Task description: Repeat word for word the stretch from "I think each" through "well-done, simple burger." in the interview about comedy movies below.

Document passage:
>>>>>
Ghostbusters is a great comedy. The South Park movie, Team America,There’s Something About Mary…all really very funny. More recently, I think movies like Bridesmaids is super funny. I think every movie I’ve made should be considered one of them….[Laughs]

For stuff like Ghostbusters and Team America, isn’t it the whole thing of being on a mission that makes the comedy work?
I think each of them is different. Ghostbusters,  it has a simple structure to it, you know? I think there’s something to be said about a movie that embellishes on something that really isn’t that complicated. It’s like with food: Some people like fancy, frilly meals and then the more good food you eat, you slowly realize that a simple dish, prepared really well, is actually much more satisfying — and, in a way, much harder to accomplish.

It’s like that when somebody tries to sell you a “special” burger that you can’t pick up or can’t get into your mouth cleanly. 
Yeah, exactly. When it comes to screen comedy, I prefer just a really well-done, simple burger.

Do you think South Park: Bigger, Longer, Uncut  still holds up so well because it’s also a great musical?
<<<<<
Information supplied:
>>>>>
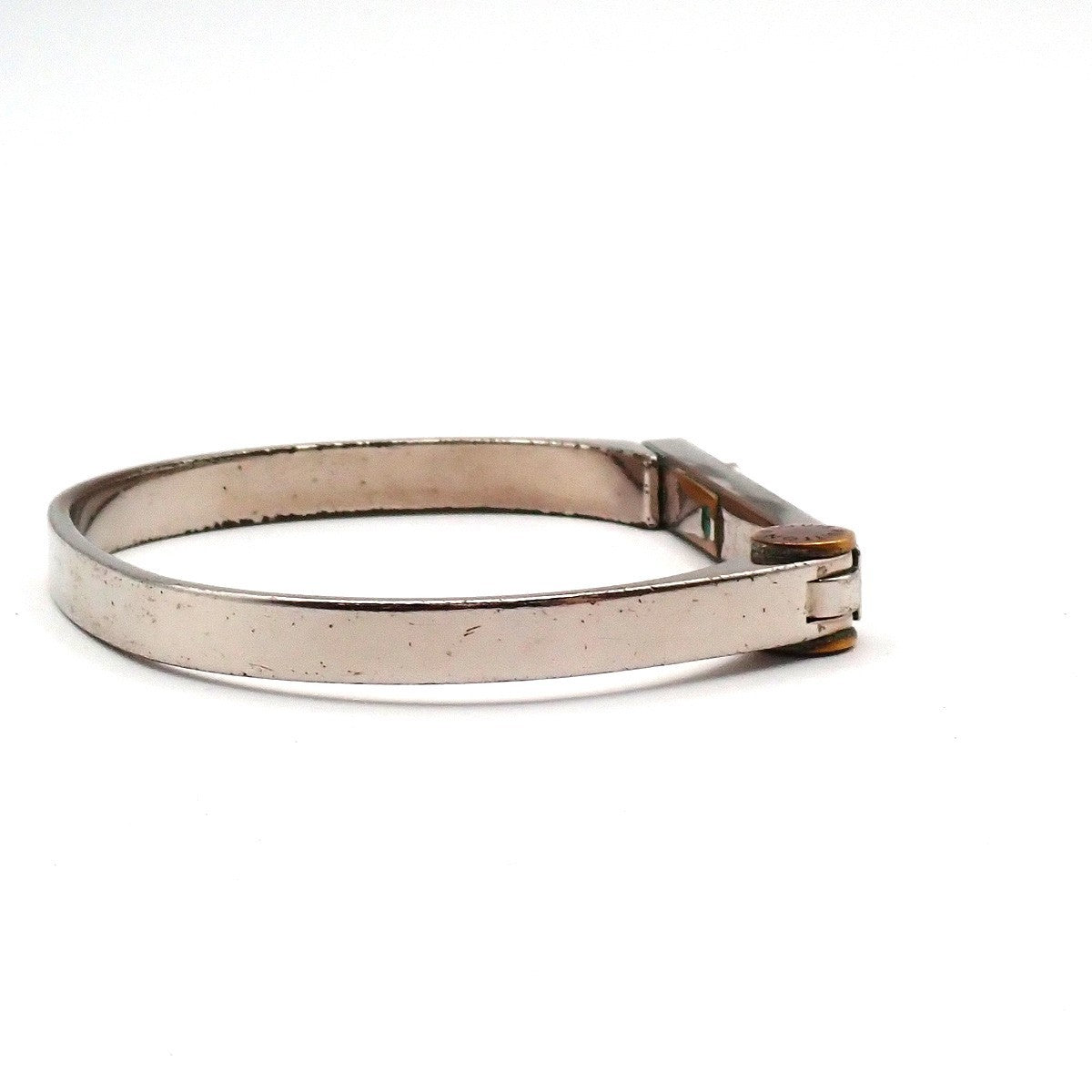 LOUIS VUITTON Nanogram Cuff Bracelet Metal Silver Italy SHW M68087 07ZA296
<<<<<
Solution:
I think each of them is different. Ghostbusters,  it has a simple structure to it, you know? I think there’s something to be said about a movie that embellishes on something that really isn’t that complicated. It’s like with food: Some people like fancy, frilly meals and then the more good food you eat, you slowly realize that a simple dish, prepared really well, is actually much more satisfying — and, in a way, much harder to accomplish.

It’s like that when somebody tries to sell you a “special” burger that you can’t pick up or can’t get into your mouth cleanly. 
Yeah, exactly. When it comes to screen comedy, I prefer just a really well-done, simple burger.